A lot has been made recently of the advent of blockchain in financial services, and banks must be applauded for their commitment to change; consortiums like R3 are clearly positive initiatives that demonstrate the industry-wide desire to innovate. With global trade finance revenues reaching their lowest level in seven years, with a 5% decline year-on-year announced for the first half of 2017, as reported by GTR[1], this desire has reached a tipping point.
Trade Finance is one area, in particular, where the introduction of blockchain technology would appear to have a profound impact.
Trade remains an industry that relies on the iterative updating and transfer of paper-based documentation but with blockchain these iterations could be centralised – or rather decentralised – removing the costs and delays involved with the duplication and transfer of documentary credit between buyers’ and sellers’ banks and insurers. This approach enables the simultaneous digital recording of data across multiple parties, leading to secure transactions and instantaneous updating.
This is however only one part of the process as far as trade finance processing is concerned. The ‘heavy lifting’ involved in the scrutiny of transaction documentation for regulatory compliance remains largely un-automated, and this is where Traydstream has focussed its efforts.
Currently banks employ extensive teams of ‘document-checkers’ to scrutinise the transaction documentation. This involves different aspects of scrutiny including highlighting discrepancies between entries or missing fields; ensuring compliance with international trading standards and embargoes as set by the UCP Rules and ICC’s ISBP regulations; and spotting contravention of country and port specific sanctions, as well as internal banking policies.
Since the financial crisis these regulatory requirements have accelerated drastically with the number of individual regulatory changes that banks must track on a global scale more than tripling since 2011, to an average of 200 revisions per day, according to BCG research.[2]
This has led to spiralling compliance costs for banks with the cost of inaction being equally severe – ‘strict regulatory enforcement has brought cumulative financial penalties of roughly $321 billion (through to the end of 2016).[3] It is in this environment that the need for smarter methods of reviewing and scrutinising transactions has become mission-critical.
Traydstream’s solution is aimed at solving these challenges, reducing the regulatory burden without sacrificing transaction scrutiny or security. We have spent the last three years developing a platform that extracts data using a propietary OCR engine, breaks down the conditions of the document and scrutinises it for regulatory compliance using with what we believe to be a unique rule engine.
The platform mirrors exactly the job of a document checker today, using cognitive behavioural technology to learn from each transaction, memorise document behaviour, and perceive potential issues.
With this tailored use of Artificial Intelligence and Machine Learning, the platform can automate the end-to-end processes of trade finance using manual paper based records, OR their digital equivalents through blockchain technology.

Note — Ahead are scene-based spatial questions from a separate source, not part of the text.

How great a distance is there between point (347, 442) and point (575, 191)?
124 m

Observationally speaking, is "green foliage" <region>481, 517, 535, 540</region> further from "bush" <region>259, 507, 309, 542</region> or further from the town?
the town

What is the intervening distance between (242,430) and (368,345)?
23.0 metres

Smart contracts (which are one of the most highly anticipated applications of the blockchain) are, in effect, computer programs that verify, or enforce the negotiation or execution of an agreement. Clearly this has highly positive implications in facilitating documentation BUT they still need to be checked, scrutinised validated, and this is the purpose behind Traydstream.
At Traydstream, we view the processes behind regulatory compliance as one of the big challenges that lie in Trade Finance and have hit this ‘head-on’ to change the landscape on how trade is processed. We are committed to delivering an intelligent end-to-end solution that will process in minutes what currently takes banks hours and in many cases days.
We see Traydstream as a real game-changer, whose solution is only improved by blockchain adoption. Having concentrated our efforts on solving the processing piece of the trade puzzle, we are excited to be launching our solution into the market.
Uzair Bawany
Felix Bradshaw
[1] Global Trade Review, ‘Global trade finance revenues hit seven-year low’, <https://www.gtreview.com/news/global/trade-finance-revenues-hit-seven-year-low/>
[2] Boston Consulting Group (BCG), ‘Global Risk 2017: Staying the Course in Banking’, <https://www.bcg.com/publications/2017/financial-institutions-growth-global-risk-2017-staying-course-banking.aspx>
[3] BCG, ‘Global Risk 2017: Staying the Course in Banking’.